$ x^n = (y - 1)\frac {y^{n + 1} - 1}{y - 1}$ Other : $ \gcd(y - 1,\frac {y^{n + 1} - 1}{y - 1}) = \gcd(y - 1,n + 1)$ We prove that : $ \gcd(y - 1,n + 1) = 1$ Suppose $ p|\gcd(y - 1,n + 1)$ Imply that $ p|x^n\rightarrow p|x$ so $ p|\gcd(x,n + 1) = 1$ So p must be equal 1. So $ \gcd(y - 1,n + 1) = 1$ Imply that exist $ (a,b)\in N$ $ y - 1 = a^n,\frac {y^{n + 1} - 1}{y - 1} = b^n,x = ab$ and $ \gcd(a,b) = 1$ $ y^n + y^{n - 1} + ... + 1 = b^n$ If $ n\geq 2$ we has $ y^n < \frac {y^{n + 1} - 1}{y - 1} < (y + 1)^n$ so it has no solution. So $ n - 1$ $ x = y^2 - 1$ Because $ \gcd(x,2) = 1$ so the solution is $ y = 2k,x = 4k^2 - 1$

Peter wrote: Find all $ (x,y,n) \in {\mathbb{N}}^3$ such that $ \gcd(x, n + 1) = 1$ and $ x^{n} + 1 = y^{n + 1}$. $ y^{n+1}-x^{n}=1$ Taking clue from Mihailescu's theorem, it is clear that the only solutions are when n=1, meaning x is odd. $ y^{2}=x+1$ So y is even. Let y=2k $ 4k^{2}-1=x$ $ (2k+1)(2k-1)=x$ But this has infinitely many solutions, since any value k gives a unique value of x, with (x,n+1)=1, and with $ (x,y,n)$ being integers above 0. So, all ordered triplets of the form $ (4k^{2}-1,2k,1)$ work.

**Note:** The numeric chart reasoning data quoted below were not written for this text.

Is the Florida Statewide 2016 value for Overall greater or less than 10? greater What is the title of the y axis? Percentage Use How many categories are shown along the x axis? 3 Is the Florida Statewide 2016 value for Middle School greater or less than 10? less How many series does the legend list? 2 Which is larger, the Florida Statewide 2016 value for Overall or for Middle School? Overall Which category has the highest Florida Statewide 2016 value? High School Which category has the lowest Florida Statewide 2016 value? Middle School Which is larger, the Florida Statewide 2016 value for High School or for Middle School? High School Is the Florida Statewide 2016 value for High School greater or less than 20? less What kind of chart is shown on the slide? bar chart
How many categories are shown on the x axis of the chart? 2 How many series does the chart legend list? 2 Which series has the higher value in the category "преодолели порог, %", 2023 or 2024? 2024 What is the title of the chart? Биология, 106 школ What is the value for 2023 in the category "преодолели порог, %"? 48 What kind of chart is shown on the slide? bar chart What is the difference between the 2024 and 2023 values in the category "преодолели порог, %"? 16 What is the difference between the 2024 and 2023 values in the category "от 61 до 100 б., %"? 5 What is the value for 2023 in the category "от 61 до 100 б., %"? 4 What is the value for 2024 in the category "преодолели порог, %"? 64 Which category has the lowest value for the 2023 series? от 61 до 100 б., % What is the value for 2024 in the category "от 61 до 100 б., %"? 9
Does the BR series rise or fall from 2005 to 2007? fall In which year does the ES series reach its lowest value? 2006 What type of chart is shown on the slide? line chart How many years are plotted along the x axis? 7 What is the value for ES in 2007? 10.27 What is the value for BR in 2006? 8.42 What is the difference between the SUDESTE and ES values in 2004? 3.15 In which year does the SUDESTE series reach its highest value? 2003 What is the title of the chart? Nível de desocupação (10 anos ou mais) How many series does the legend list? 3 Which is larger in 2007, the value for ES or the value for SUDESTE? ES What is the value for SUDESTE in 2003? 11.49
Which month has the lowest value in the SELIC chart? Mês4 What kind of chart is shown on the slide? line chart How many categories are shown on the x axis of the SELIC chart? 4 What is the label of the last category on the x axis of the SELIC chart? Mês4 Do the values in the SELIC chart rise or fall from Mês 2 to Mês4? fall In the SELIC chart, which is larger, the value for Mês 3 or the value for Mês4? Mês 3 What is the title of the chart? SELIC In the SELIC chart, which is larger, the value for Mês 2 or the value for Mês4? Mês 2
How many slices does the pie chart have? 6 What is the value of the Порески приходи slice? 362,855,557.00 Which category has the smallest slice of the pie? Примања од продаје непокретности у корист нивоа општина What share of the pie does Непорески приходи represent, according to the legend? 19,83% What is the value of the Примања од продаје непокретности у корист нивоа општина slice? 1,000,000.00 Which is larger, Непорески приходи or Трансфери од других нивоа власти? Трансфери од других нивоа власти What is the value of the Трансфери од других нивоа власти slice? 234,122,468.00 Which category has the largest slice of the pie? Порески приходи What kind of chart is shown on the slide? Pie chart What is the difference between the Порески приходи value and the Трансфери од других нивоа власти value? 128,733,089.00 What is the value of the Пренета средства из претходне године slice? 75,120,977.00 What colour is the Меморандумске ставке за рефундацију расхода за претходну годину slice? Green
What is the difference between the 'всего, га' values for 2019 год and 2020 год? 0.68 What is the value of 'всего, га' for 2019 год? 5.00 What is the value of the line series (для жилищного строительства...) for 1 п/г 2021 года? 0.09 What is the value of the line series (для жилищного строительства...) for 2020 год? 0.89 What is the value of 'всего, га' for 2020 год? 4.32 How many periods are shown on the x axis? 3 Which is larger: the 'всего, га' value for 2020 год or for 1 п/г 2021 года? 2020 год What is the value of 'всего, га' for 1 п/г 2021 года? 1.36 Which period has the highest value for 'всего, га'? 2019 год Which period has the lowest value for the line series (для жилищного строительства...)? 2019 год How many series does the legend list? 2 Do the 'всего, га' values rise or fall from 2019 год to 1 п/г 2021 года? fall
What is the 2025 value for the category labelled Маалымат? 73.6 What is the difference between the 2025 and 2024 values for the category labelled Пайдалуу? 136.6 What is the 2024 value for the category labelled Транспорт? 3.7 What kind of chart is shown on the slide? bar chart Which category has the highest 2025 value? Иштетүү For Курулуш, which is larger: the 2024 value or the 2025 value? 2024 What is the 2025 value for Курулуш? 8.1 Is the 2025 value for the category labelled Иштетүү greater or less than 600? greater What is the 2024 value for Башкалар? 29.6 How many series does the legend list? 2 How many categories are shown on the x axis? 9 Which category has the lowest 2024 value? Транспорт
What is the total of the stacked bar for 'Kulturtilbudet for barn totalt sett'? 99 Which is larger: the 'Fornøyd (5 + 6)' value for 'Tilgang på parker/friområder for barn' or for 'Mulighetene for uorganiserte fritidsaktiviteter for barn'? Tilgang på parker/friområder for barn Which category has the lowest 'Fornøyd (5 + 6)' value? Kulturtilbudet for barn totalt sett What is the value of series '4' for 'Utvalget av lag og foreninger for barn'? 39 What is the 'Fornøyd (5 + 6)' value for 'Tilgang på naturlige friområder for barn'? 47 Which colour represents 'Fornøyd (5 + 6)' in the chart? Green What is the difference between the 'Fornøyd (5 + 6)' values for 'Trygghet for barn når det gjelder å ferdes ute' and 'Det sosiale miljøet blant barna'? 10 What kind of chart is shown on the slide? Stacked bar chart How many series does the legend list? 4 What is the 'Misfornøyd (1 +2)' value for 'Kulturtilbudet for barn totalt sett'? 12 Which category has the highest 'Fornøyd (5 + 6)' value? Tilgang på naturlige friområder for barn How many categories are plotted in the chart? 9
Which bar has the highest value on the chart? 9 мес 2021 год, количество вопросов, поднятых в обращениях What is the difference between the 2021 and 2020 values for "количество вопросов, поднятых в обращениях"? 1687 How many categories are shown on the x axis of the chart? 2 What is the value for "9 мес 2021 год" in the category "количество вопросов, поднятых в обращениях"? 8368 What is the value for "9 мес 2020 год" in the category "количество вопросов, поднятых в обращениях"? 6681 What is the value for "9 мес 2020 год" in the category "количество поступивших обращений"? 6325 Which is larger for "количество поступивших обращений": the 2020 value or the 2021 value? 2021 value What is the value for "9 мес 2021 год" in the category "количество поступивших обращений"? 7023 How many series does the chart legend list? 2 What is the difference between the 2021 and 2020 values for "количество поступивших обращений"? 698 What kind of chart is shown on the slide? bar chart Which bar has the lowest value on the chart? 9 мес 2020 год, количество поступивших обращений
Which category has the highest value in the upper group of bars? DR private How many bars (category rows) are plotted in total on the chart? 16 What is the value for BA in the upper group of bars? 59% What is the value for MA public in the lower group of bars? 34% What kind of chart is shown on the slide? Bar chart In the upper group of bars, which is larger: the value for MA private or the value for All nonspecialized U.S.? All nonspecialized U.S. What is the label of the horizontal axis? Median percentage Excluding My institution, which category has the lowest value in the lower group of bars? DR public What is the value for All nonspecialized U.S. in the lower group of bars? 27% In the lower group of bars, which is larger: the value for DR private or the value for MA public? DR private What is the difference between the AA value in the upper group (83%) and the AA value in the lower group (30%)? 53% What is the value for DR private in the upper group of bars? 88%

The equation $ x^n + 1 = y^{n + 1}$ can be written as $ \frac{{x^n }}{{y - 1}} = (y^n - 1) + (y^{n - 1} - 1) + \cdots + (y - 1) + (n + 1)$ Now if $ (\frac{{x^n }}{{y - 1}},y - 1) = d$ then $ d|(n + 1)$ and therefore $ d = 1$ since $ d|x^n$. But $ \frac{{x^n }}{{y - 1}} \cdot y - 1 = x^n$so $ \frac{{x^n }}{{y - 1}} = a^n ,y - 1 = b^n$ and then $ y^n + ny^{n - 1} + \cdots + 1 = (y + 1)^n \le a^n = y^n + \cdots + y +1$ Which implies $ n = 1$, hence $ a = y + 1$, $ x = ab = (y - 1)(y + 1) = y^2 - 1$. Since $ n + 1 = 2$ is even $ x$ must be odd and then $ y = 2m$ is even. So $ (4m^2 - 1,2m,1)$ are the desired triples.

by LTE lemma $ y-1 = A^n $ mod4: $ n|v_2(y-1) $